The problem:
Set down the whole listing below exactly, without pictures.

Entries provided:
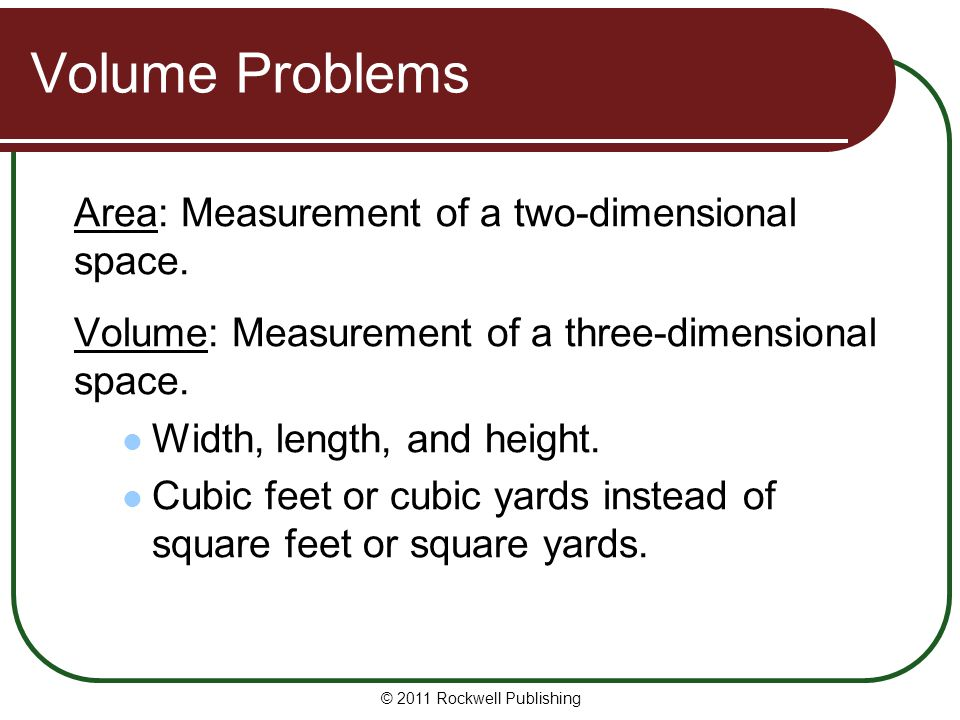Volume Problems Area: Measurement of a two-dimensional space.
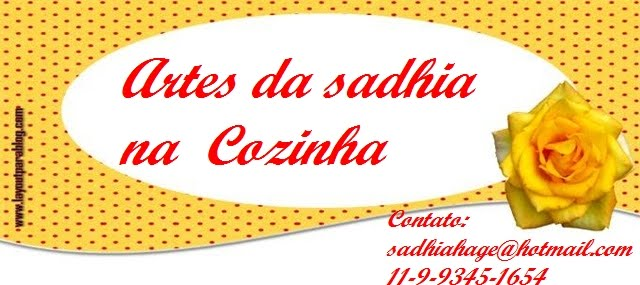 Artes da Sadhia na cozinha  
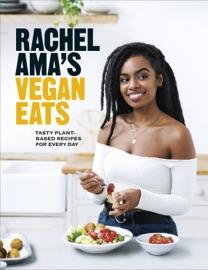 Rachel Ama S Vegan Eats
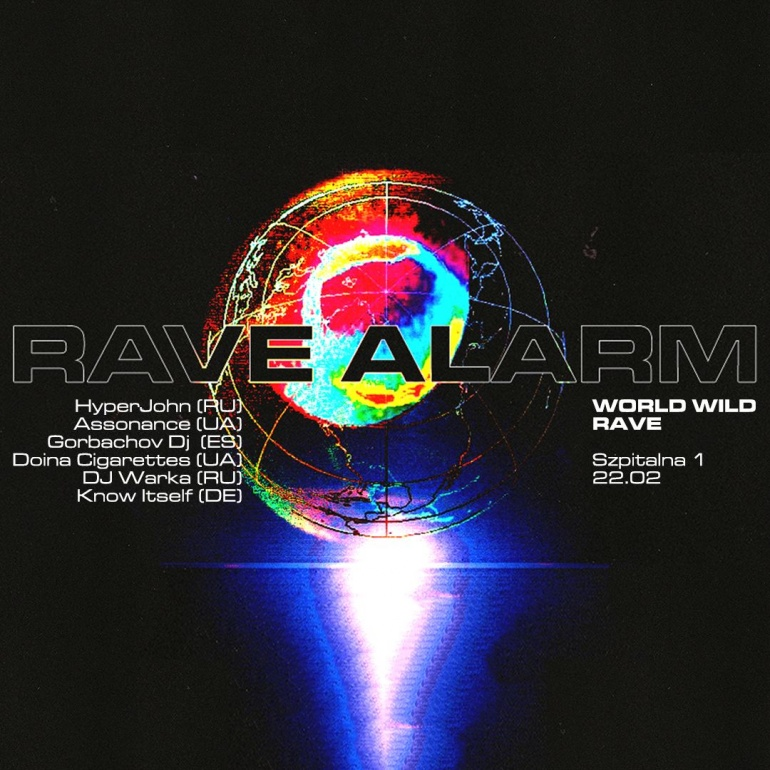 RAVE ALARM #82 World Wild Rave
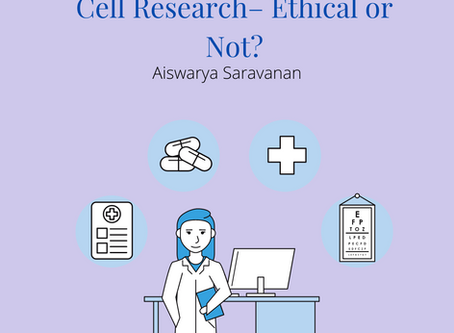 Human Embryonic Stem Cell Research: Ethical or Not?– Aiswarya Saravanan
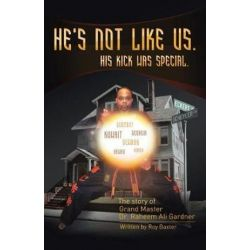 He's Not Like Us. His Kick Was Special. Undo by Roy Baxter III | 9781512777031 | Booktopia Pozostałe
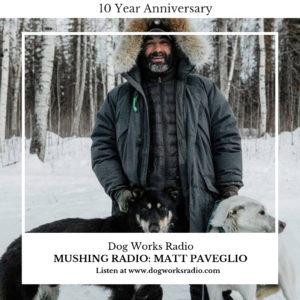 Mushing Radio Matt Paveglio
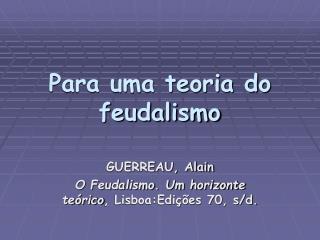 Para uma teoria do feudalismo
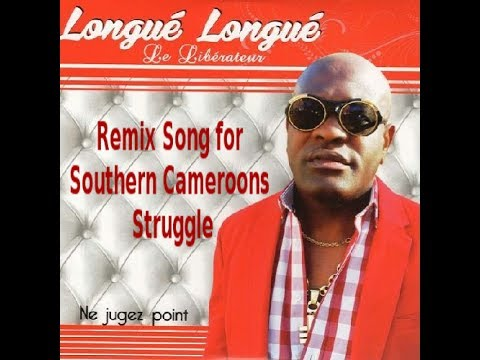 Longue Longue -Remix Song For Southern Cameroons Struggle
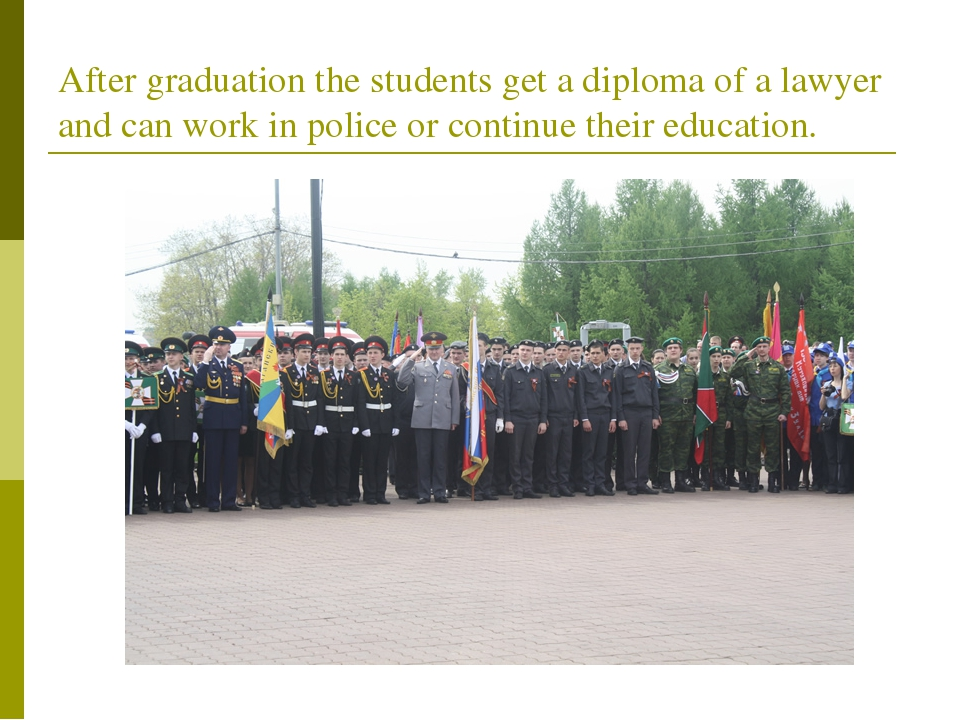 After graduation the students get a diploma of a lawyer and can work in polic...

Solution for this task:
Volume Problems Area: Measurement of a two-dimensional space.
 Artes da Sadhia na cozinha  
 Rachel Ama S Vegan Eats
 RAVE ALARM #82 World Wild Rave
 Human Embryonic Stem Cell Research: Ethical or Not?– Aiswarya Saravanan
 He's Not Like Us. His Kick Was Special. Undo by Roy Baxter III | 9781512777031 | Booktopia Pozostałe
 Mushing Radio Matt Paveglio
 Para uma teoria do feudalismo
 Longue Longue -Remix Song For Southern Cameroons Struggle
 After graduation the students get a diploma of a lawyer and can work in polic...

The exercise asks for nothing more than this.